Both good and bad. Apparently what
the speechless man lacked was not a good enough character, or a good enough
record of activities. Wicked people got to stay at the party. So what DID he
lack?
The LORD is
my Shepherd; therefore can I lack nothing.
in
the Coverdale translation of the original Book
of Common Prayer. So maybe if you DON’T accept the LORD’s shepherding you CAN lack something? And then
there is the Collect for today, which implies that the ONLY way we can be given
to good works is by grace. Only if, as we pray, divine grace “precedes and
follows us” ~ only if we are willing to have the LORD be our shepherd ~ only
if we are willing to let ourselves be SURROUNDED by grace; only if we are
WRAPPED UP in it.
Like
a cloak.
All of the late-invited guests, apparently, were so clothed, good and bad
alike. And here is a little fact that is not mentioned, but which would have
been known to our Lord’s hearers. You know how fine establishments that require
coat and tie often keep some on hand for unprepared customers? Well, it is
thought that rich people in Jesus’ time had the same custom. In case their
guests arrived unexpectedly under-dressed, they kept a supply of
banqueting robes on hand. An unprepared guest could put one of them on over his
street clothing and become presentable. (I think of this parable every time I
put on the eucharistic vestments. That is what they are for. There is really
nothing I have
of my own, nothing I can bring to the banquet that fits me to go to the Table
of the King. That is all WRAPPED around me, preceding and following me, and
obscuring the shameful appearance of my personal unworthiness.
Something like that has to be the meaning of the man with no wedding robe. All
of the other guests ~ good and bad alike ~ had cheerfully accepted the garments
that transformed them into decent guests for the King. They accepted the grace
that precedes and follows. But this other one must have figured that he didn’t
need it. He thought he was ok on his own: that he deserved to
come to the Banquet by his own merit. He had the illusion that there was
nothing about him that needed to be
transformed or uplifted. Like those who had better things to do, he really
didn’t VALUE the banquet all that much. It was no more than his due, in his own
deluded opinion.
Those of us who are habitual banqueters have to watch out for this presumption,
which can creep up on us.

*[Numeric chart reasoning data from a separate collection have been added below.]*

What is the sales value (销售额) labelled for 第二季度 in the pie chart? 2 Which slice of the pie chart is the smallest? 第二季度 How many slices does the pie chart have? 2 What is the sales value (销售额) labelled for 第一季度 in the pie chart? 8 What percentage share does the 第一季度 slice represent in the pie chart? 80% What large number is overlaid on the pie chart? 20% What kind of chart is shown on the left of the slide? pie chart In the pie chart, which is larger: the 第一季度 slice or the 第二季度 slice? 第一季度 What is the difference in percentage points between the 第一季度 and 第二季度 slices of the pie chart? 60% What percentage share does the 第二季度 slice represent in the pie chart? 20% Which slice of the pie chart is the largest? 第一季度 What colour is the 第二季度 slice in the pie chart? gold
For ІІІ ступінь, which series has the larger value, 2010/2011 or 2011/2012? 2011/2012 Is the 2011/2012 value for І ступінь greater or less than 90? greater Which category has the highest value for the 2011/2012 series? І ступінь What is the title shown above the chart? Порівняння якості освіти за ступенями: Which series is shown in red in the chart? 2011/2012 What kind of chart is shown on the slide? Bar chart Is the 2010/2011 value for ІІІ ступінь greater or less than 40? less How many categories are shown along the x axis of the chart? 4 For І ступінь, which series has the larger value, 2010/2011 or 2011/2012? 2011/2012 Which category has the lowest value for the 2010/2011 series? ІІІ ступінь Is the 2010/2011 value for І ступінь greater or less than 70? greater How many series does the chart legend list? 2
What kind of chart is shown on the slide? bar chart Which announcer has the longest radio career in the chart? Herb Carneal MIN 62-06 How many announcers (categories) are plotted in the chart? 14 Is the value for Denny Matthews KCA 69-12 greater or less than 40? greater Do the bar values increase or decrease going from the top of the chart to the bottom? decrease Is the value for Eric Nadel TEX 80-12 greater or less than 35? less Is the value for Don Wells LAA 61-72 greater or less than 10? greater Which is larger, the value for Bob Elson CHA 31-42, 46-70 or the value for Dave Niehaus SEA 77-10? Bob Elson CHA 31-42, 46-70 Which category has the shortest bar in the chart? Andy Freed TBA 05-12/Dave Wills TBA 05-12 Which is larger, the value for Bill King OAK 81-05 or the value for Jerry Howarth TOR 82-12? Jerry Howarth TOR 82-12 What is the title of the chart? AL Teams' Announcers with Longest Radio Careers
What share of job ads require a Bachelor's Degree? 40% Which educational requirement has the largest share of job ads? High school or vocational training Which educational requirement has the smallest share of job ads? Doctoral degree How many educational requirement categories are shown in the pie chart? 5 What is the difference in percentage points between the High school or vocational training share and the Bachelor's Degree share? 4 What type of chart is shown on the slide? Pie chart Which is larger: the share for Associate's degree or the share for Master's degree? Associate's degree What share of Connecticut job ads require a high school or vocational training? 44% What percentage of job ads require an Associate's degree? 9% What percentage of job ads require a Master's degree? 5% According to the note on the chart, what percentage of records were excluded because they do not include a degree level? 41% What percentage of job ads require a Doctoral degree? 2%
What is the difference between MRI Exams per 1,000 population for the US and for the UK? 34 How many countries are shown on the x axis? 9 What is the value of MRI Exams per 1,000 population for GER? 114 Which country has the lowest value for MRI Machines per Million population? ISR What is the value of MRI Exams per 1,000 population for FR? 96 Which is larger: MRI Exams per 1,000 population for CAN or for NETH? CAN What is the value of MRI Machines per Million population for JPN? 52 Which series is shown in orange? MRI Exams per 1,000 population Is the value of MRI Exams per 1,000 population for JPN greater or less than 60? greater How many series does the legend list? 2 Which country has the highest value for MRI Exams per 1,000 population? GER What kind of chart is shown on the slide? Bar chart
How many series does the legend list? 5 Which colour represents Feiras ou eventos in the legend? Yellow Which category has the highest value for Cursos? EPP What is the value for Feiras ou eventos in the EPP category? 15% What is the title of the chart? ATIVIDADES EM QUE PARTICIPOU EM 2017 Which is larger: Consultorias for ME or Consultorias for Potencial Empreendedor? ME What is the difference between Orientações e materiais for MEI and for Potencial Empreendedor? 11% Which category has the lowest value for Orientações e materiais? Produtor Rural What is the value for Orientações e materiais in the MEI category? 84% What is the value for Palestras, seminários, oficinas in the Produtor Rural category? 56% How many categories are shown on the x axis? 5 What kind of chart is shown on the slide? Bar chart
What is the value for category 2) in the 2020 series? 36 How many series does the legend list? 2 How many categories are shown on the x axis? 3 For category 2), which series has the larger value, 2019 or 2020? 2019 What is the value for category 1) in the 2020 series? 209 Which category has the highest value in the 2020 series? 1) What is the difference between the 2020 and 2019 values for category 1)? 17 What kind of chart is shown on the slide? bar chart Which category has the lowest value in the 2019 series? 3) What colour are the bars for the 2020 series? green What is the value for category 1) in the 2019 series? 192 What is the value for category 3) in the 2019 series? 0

Because in the end, self-satisfied people are
speechless and paralyzed, when we encounter the King. There is actually NO WAY
in which a self-sufficient, self-satisfied person CAN participate. He has no
words of thanks to say. In his own opinion, he already “lacks nothing”. What
need has he for the LORD as
his Shepherd? And so the LORD CANNOT
prepare a table before him in the presence of his enemies or anoint his head
with oil or cause his cup to run over. And he has no tears to wipe away:
nothing to thank anybody for.
The Messianic Feast of vintage wine on Mt. Zion is a prophecy of the Holy
Eucharist. The Holy Eucharist, in turn, is a mystical representation of the
Kingdom of God, which is the subject of the parable. That is why we enact the
Holy Eucharist with as much royal splendor as we can manage, even in the most
humble of circumstances. It is our formal “thank-you” -eucaristw ~
creation’s Great Thanksgiving. All that is required is a thankful heart. Not an
emotion of thankfulness, but the WILL to give thanks, the SPIRIT of
thankfulness. And the King provides that, too: what the Collect calls the GRACE
that precedes and follows. That is the indispensable wedding garment. Gratitude
– genuine gratitude – is the necessary Wedding Garment.
Traditionally, the Upper Room of the Last Supper has always been
located on the mountain of Isaiah’s prophecy, Mt. Zion, in the part of the Old
City of Jerusalem called the City of David. A few block across the same height
of land is the place, then outside the walls, called Golgotha, where the
prophet’s words came true: where the Lord God of Hosts, stripped of all His own
garments, took away the disgrace from all the earth, wrapped us with the
wedding robe, and swallowed up death forever.